Countries are bargaining with the Trump administration to avoid them.
The Trump administration has been roundly criticized by the talking-heads-on-cable-news set for its steel and aluminum tariffs, and the exemption process it set up.
But it looks like it might be bearing the results the administration was trying to produce.
The European Union (EU), which is not happy at all about the tariffs, has “opened a ‘safeguard’ probe into whether the 25 percent levy on foreign steel imposed last week by U.S. President Donald Trump on national-security grounds is diverting worldwide shipments to the EU market.”
Reported Bloomberg:
“The investigation will determine whether, as a result of unforeseen developments, the products concerned are being imported into the union in such greatly increased quantities and/or on such terms or conditions as to cause, or threaten to cause, serious injury to the union producers,” the commission said on Monday in the Official Journal.
That’s another way of saying the EU is now keeping an eye out for dumped steel products.
On the North American side of the pond, the Canadian government is stepping up its efforts to detect and deter “transshipment” – by which countries might try to pass steel and aluminum through Canada to access the North American market and avoid the Trump tariffs.
Canada, which along with Mexico received a temporary exemption from the tariffs, granted its customs services “greater flexibility in determining whether in determining whether prices charged in the exporter’s domestic market are reliable or distorted,” noted Reuters.
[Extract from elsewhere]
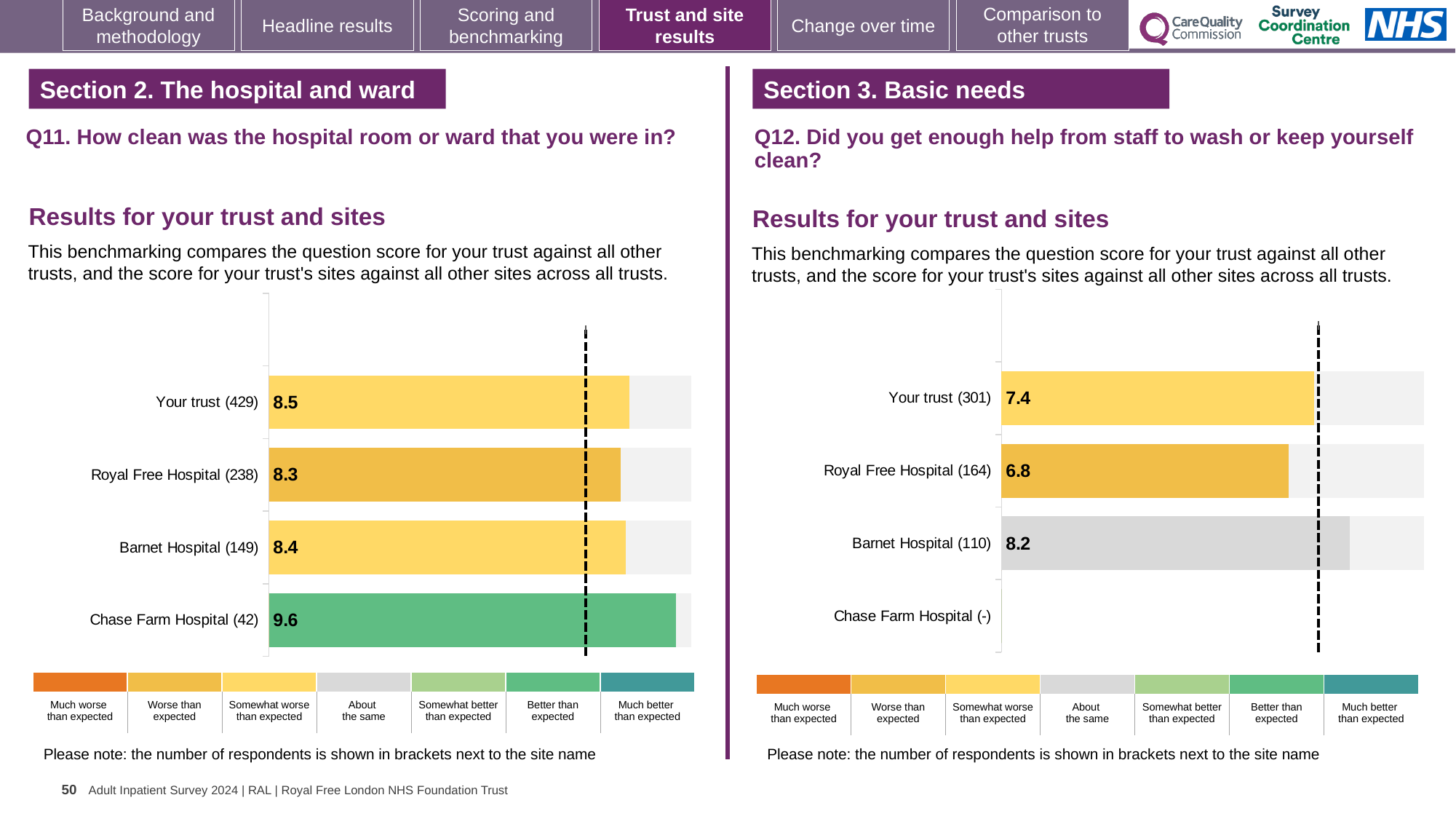
In the Q11 chart on the left, what is the difference between the scores for Chase Farm Hospital and Royal Free Hospital? 1.3 In the Q11 chart on the left, what is the score for Your trust? 8.5 What kind of chart is used for the Q11 results on the left? Bar chart In the Q11 chart on the left, how many bars are plotted? 4 In the Q11 chart on the left, what is the score for Chase Farm Hospital? 9.6 In the Q11 chart on the left, which bar has the lowest score? Royal Free Hospital In the Q12 chart on the right, what is the score for Barnet Hospital? 8.2 In the Q12 chart on the right, what is the difference between the scores for Barnet Hospital and Your trust? 0.8 In the Q12 chart on the right, how many sites have a score shown as a bar? 3 In the Q12 chart on the right, what is the score for Royal Free Hospital? 6.8 In the Q12 chart on the right, which is larger: the score for Your trust or the score for Royal Free Hospital? Your trust In the Q11 chart on the left, which site has the highest score? Chase Farm Hospital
And elsewhere, it appears the administration has revised the U.S. trade deal with South Korea – and secured an agreement to set a quota on Korean steel exports to the United States. According to the Washington Post, the Trump administration used the threat of the steel tariffs at the bargaining table.
No announcement yet from the White House regarding this last deal, so we won’t comment too much on it until official. But if confirmed, it would appear these tariffs have been somewhat effective.